◆ **Отрывок**
- Знаете ли, я чуть с ума не сошла от радости, и не знаю, куда мне этого вестника посадить, чем угостить. Развела самовар, печку разожгла, немного было у меня крупчатки, маслица топленого; я, знаете ли, лепешек пресных напекла, сахара головного, это еще у меня старый запас, из сундучка достала, вареньица - напоила, накормила его, а он так хорошо про мужа рассказывает: как это муж выглядит, да как нас вспоминает. Я, знаете ли, совсем расстроилась и говорю ему:
- Господи, и когда мы вместе будем, когда это мучение-то кончится?
- Скоро, - говорит, - скоро, вот белые подойдут.
- А я, знаете ли, вздохнула так это тяжело и говорю: уж послал бы Господь скорее! Вот, верите ли, только это и сказала! Коля и Женичка тут же сидят слушают. Коля, знаете ли, у меня чувствительный, даже заплакал!
Ну, часов этак около шести проводили мы военного, ужинать не стали, только Коля кашки немного поел, очень взволновал он нас, приезжий этот. Коля даже уроки не мог учить, все папочку вспоминал. Часов в одиннадцать уложила я детей, сама легла, только, знаете ли, никак не могу заснуть - такая радость и вместе с тем тоска меня охватили, ворочаюсь с боку на бок, а спать не могу. Вдруг слышу, громко автомобиль зашумел, а я, знаете ли, живу за рекой, в тихом переулке рядом с Ордынкой, автомобили редко к нам заезжают. А тут, как остановился у нашего домика, меня, знаете ли, так в сердце и толкнуло...
Ну, ввалились в дом... Обыск только так, для проформы сделали, ничего, конечно, не нашли, взяли нас с Колей, посадили в автомобиль и привезли сюда. Коля бледный такой, а сам, знаете ли, все меня успокаивает: «Не бойся, мамочка, это недоразумение, нас выпустят». Он сейчас над нами в камере сидит! - И, закрыв лицо платком, полковница горько заплакала.
- Я не за себя боюсь, за него, за Колю, ведь ребенок еще, совсем ребенок, - и снова заколыхалась от рыданий, - и за что же? За что? Ведь я же ничего не сказала, ничего! Знаете ли, - она перегнулась своим тучным телом в мою сторону и зашептала мне в самое ухо, - меня расстреляют! Я чувствую, я знаю, что расстреляют! Коля, мальчик! Что он без меня? Пропадет! - И она опять залилась слезами. Я утешала ее, как умела.
Утром надзиратель принес в бумажке немножко мелкого сахара.
- Из верхней камеры молодой гражданин прислал...

◆ **Задания для выполнения**
1. Ответьте на вопросы по отрывку:
(а) Что полковница испекла для приезжего военного?
(б) Рядом с какой улицей стоит ее домик?
(в) Что утром принес надзиратель?
2. Выпишите без изменений часть отрывка, которая начинается словами «- Скоро, - говорит, - скоро, вот» и продолжается до слов «сердце и толкнуло...».
3. Продолжите отрывок об аресте полковницы и ее сына Коли, начав сразу после последней фразы.
Записи приводятся как отдельный материал и с отрывком не связаны.

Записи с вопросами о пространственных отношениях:
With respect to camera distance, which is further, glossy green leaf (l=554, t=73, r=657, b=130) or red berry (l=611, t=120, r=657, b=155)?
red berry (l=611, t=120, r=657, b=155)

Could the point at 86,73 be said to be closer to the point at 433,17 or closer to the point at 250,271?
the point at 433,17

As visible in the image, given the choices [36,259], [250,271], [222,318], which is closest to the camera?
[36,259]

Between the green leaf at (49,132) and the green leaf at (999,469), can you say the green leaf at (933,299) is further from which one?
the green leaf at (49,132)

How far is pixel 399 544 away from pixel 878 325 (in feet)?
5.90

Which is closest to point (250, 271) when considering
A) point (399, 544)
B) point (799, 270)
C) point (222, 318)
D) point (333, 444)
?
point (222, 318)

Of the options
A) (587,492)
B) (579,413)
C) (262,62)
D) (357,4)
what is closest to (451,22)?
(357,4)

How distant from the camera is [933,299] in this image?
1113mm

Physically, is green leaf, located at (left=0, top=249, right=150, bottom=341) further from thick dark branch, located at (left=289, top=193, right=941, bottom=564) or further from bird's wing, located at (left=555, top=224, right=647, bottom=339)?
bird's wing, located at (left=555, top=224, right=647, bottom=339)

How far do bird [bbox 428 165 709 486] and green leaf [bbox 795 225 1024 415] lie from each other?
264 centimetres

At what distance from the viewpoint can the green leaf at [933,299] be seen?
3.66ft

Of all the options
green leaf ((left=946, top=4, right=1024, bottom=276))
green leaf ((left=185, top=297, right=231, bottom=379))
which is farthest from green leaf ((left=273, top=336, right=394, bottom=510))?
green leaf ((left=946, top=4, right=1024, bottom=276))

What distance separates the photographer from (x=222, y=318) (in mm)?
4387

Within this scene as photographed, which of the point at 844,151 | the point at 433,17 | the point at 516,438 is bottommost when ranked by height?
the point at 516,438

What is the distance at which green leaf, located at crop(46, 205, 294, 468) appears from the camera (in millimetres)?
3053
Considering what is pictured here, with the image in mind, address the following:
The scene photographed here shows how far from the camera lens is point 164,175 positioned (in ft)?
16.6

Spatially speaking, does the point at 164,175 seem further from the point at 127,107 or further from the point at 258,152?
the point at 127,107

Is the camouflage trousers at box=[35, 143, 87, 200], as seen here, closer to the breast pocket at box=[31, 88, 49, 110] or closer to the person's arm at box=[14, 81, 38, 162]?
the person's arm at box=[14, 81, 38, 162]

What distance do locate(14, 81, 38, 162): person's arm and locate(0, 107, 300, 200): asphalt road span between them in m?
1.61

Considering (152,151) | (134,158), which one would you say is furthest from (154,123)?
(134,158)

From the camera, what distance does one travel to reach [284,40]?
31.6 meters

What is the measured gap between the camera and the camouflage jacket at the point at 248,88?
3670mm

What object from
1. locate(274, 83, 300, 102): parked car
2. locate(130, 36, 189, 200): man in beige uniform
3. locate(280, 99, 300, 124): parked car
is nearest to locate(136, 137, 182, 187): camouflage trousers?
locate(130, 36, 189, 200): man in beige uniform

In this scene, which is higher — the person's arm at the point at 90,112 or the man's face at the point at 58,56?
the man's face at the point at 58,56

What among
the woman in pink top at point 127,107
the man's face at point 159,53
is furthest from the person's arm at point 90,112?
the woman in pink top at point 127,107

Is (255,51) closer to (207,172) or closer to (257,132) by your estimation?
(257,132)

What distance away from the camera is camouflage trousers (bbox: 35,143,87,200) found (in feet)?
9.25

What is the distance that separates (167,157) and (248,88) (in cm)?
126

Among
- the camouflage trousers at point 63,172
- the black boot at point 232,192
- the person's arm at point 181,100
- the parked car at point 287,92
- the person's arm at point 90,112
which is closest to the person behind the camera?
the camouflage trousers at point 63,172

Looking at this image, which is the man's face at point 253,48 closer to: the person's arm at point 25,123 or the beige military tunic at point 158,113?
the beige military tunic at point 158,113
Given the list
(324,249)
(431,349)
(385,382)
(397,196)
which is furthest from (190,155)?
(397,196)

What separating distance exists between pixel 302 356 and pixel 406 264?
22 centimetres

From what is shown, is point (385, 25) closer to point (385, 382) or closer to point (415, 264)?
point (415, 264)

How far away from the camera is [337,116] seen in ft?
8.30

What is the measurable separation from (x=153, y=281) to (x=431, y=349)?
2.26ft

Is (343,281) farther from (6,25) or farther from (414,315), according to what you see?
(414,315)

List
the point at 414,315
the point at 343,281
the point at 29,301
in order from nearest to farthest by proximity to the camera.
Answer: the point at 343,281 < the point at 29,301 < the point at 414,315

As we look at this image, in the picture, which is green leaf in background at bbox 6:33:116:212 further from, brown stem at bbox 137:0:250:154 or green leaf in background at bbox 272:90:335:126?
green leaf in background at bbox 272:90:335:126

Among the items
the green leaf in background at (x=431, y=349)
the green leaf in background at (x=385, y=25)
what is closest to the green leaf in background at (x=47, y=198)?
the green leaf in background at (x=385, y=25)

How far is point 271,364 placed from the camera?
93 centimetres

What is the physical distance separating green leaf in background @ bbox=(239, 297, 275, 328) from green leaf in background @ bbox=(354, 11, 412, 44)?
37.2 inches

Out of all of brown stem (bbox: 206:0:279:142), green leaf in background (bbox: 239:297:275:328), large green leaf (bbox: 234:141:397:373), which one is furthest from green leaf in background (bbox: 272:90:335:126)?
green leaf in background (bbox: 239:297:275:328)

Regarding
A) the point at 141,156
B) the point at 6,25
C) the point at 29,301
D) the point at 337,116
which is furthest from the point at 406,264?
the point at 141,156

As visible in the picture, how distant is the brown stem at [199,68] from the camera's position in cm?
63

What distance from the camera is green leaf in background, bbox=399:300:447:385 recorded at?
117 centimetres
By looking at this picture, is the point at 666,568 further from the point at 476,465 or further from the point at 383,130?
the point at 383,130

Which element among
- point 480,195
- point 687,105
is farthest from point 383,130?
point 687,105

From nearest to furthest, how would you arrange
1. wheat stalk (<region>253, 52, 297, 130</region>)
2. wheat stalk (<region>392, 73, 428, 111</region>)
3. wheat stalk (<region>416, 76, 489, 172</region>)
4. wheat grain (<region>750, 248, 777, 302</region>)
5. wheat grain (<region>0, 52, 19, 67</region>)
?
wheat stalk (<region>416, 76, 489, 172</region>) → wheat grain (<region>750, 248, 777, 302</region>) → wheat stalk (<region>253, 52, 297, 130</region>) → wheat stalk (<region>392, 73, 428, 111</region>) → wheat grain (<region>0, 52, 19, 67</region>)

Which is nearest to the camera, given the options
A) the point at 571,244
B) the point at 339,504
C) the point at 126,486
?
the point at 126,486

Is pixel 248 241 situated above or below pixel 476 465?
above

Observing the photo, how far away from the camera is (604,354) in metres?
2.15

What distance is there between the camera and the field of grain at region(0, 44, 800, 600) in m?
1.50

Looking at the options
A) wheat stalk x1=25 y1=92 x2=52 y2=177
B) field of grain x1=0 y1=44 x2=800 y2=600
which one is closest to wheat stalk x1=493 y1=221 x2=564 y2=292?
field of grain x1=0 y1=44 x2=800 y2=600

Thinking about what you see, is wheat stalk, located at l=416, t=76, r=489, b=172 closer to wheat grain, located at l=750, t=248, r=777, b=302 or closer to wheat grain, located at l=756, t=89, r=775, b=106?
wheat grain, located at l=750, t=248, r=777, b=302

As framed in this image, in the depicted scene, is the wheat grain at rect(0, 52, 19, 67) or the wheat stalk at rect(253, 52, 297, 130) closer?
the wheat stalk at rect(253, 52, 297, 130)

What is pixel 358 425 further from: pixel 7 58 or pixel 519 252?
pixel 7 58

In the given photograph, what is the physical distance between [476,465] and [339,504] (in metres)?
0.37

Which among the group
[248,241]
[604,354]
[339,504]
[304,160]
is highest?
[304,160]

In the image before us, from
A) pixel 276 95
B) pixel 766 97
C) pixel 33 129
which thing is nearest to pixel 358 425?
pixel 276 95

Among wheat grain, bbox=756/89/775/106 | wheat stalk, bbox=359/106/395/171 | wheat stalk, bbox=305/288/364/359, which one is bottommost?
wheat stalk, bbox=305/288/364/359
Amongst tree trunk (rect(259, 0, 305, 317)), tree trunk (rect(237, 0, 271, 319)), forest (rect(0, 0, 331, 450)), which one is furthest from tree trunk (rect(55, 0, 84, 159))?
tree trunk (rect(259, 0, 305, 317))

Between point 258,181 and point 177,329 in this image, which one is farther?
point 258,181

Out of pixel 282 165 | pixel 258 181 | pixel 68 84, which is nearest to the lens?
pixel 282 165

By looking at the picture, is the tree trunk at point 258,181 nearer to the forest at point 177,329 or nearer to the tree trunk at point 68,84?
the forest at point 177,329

◆ **Ответы по заданиям**
1.
(а) Пресные лепешки.
(б) Рядом с Ордынкой.
(в) Немножко мелкого сахара в бумажке.

2.
- Скоро, - говорит, - скоро, вот белые подойдут.
- А я, знаете ли, вздохнула так это тяжело и говорю: уж послал бы Господь скорее! Вот, верите ли, только это и сказала! Коля и Женичка тут же сидят слушают. Коля, знаете ли, у меня чувствительный, даже заплакал!
Ну, часов этак около шести проводили мы военного, ужинать не стали, только Коля кашки немного поел, очень взволновал он нас, приезжий этот. Коля даже уроки не мог учить, все папочку вспоминал. Часов в одиннадцать уложила я детей, сама легла, только, знаете ли, никак не могу заснуть - такая радость и вместе с тем тоска меня охватили, ворочаюсь с боку на бок, а спать не могу. Вдруг слышу, громко автомобиль зашумел, а я, знаете ли, живу за рекой, в тихом переулке рядом с Ордынкой, автомобили редко к нам заезжают. А тут, как остановился у нашего домика, меня, знаете ли, так в сердце и толкнуло...

3.
- Коленька! Мальчик мой! - шептала мать. - Не надо, не надо! - вдруг стоном вырвалось у нее. - Как же это так, он без сахара, весь свой паек прислал. Возьмите, ради Бога, отдайте ему назад. Скажите, что не надо, у меня много. - Она торопилась спустить толстые ноги с кровати, но в ту минуту, как она подходила к двери, надзиратель быстро повернулся, вышел и запер за собою дверь, а она, жалкая, растерянная, стояла с протянутой рукой и все причитала: - Мальчик мой! Коля! А? Прислал, себя лишил! Ах, какой он у меня добрый, какой добрый!..
Днем выпустили латышек. Вечером меня вызвали на допрос.
- Ну что? Как? Скоро вас выпустят? - спрашивала полковница.
Мне не хотелось отвечать, а ей хотелось говорить о себе. И снова она повторяла то, что ее непременно расстреляют, говорила о Коле, о его большом, добром сердце.
А на другой день надзиратель, улыбаясь, опять принес от Коли дневную порцию сахара и кусочек селедки в просаленной бумажке, выданные накануне к ужину.
- Ах, какой он у меня, я, знаете ли, и не видывала таких, - говорила она. - Господи, и вдруг расстреляют?! Ну скажите, ведь не могут же расстрелять ребенка? Ведь он еще совсем мальчик, совсем мальчик...
Ее отчаяние было так велико, она так бурно выражала его, что мне и в голову не приходило думать о себе, я изо всех сил старалась успокоить несчастную женщину. А она весь день охала, плакала, по ночам не спала, ворочалась, вздыхала, молилась. Я измучилась с нею.
На пятый день в камеру вошел надзиратель.
- Гражданка Толстая! Собирайте вещи!
- Куда?
- На волю!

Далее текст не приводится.